Once cached, subsequent launches load models from disk in under a second.

Transcription is inaccurate ¶

Check these common causes:

Audio format mismatch. The STT pipeline expects 16 kHz mono Float32 input. If your audio session is configured for a different sample rate or channel count, the Whisper model receives garbled audio. The default AudioStreamConfig values are correct — only check this if you overrode them.
Wrong language. stt_language defaults to "en". If the user is speaking another language, set this to the correct BCP-47 code (e.g. "es", "de", "ja").
Noisy environment. Whisper is robust but not immune to loud background noise. On iOS, ensure aec_enabled is true so the device’s own speaker output is cancelled from the microphone signal.

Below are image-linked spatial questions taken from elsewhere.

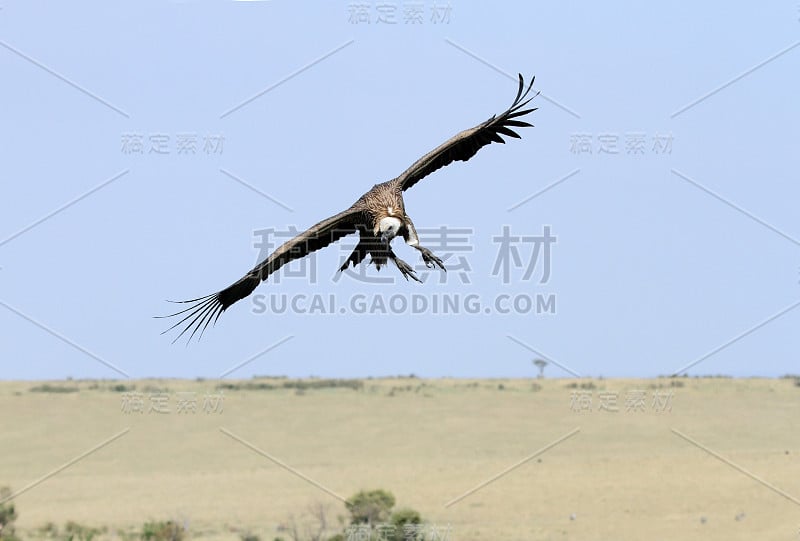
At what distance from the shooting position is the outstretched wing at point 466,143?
1938cm

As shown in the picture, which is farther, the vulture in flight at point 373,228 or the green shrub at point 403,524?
the green shrub at point 403,524

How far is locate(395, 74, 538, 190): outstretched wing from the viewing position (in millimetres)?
19375

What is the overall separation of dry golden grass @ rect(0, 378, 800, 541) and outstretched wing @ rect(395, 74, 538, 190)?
32.7 m

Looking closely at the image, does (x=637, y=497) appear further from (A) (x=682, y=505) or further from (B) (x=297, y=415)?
(B) (x=297, y=415)

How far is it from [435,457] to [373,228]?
2109 inches

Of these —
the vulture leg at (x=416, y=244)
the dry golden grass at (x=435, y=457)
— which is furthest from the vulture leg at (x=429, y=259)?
the dry golden grass at (x=435, y=457)

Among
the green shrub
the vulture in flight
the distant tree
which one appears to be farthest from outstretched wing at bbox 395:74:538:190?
the distant tree

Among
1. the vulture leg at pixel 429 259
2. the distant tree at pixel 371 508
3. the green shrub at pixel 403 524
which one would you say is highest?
the vulture leg at pixel 429 259

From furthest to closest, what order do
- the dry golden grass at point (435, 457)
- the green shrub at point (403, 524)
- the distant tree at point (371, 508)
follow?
1. the dry golden grass at point (435, 457)
2. the distant tree at point (371, 508)
3. the green shrub at point (403, 524)

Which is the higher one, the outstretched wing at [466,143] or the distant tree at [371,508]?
the outstretched wing at [466,143]

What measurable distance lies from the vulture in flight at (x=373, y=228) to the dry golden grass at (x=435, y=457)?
32846 mm

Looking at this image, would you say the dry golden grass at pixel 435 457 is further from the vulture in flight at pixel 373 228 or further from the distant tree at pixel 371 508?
the vulture in flight at pixel 373 228

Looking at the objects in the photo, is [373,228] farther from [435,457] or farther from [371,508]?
[435,457]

No audio output on device ¶

If the agent appears to work (events fire, transcripts appear) but no sound is heard:

Missing background mode. On iOS, add audio to UIBackgroundModes in Info.plist. Without it, the audio session may be deactivated by the system.
```
<key>UIBackgroundModes</key>
<array>
    <string>audio</string>
</array>
```
TTS not configured. If tts is nil in the config, the agent operates in speech-to-text-only mode. Set it to a valid TTS bundle path (NeuTTS or Qwen3-TTS).
Silent mode / volume. On iOS, check that the device is not in silent mode and the media volume is up. The AudioStreamConfig category defaults to .playback, which respects the media volume slider.
Speaker ID. Modes that use vad_speaker_id* need speaker_id set to a speaker-embedding bundle and an enrolled vector via enroll_speaker. See Speaker embedding.

Agent checklist ¶

Wire vad / stt / tts / llm (local or OpenAI-compatible).
Local LLM: start_model first; model_path / llm_model must match the handle.
Mic/ASR 16 kHz; TTS playback 24 kHz.
Speaker ID → Speaker embedding.
Do not wrap infer / infer_stream in @MainActor tasks.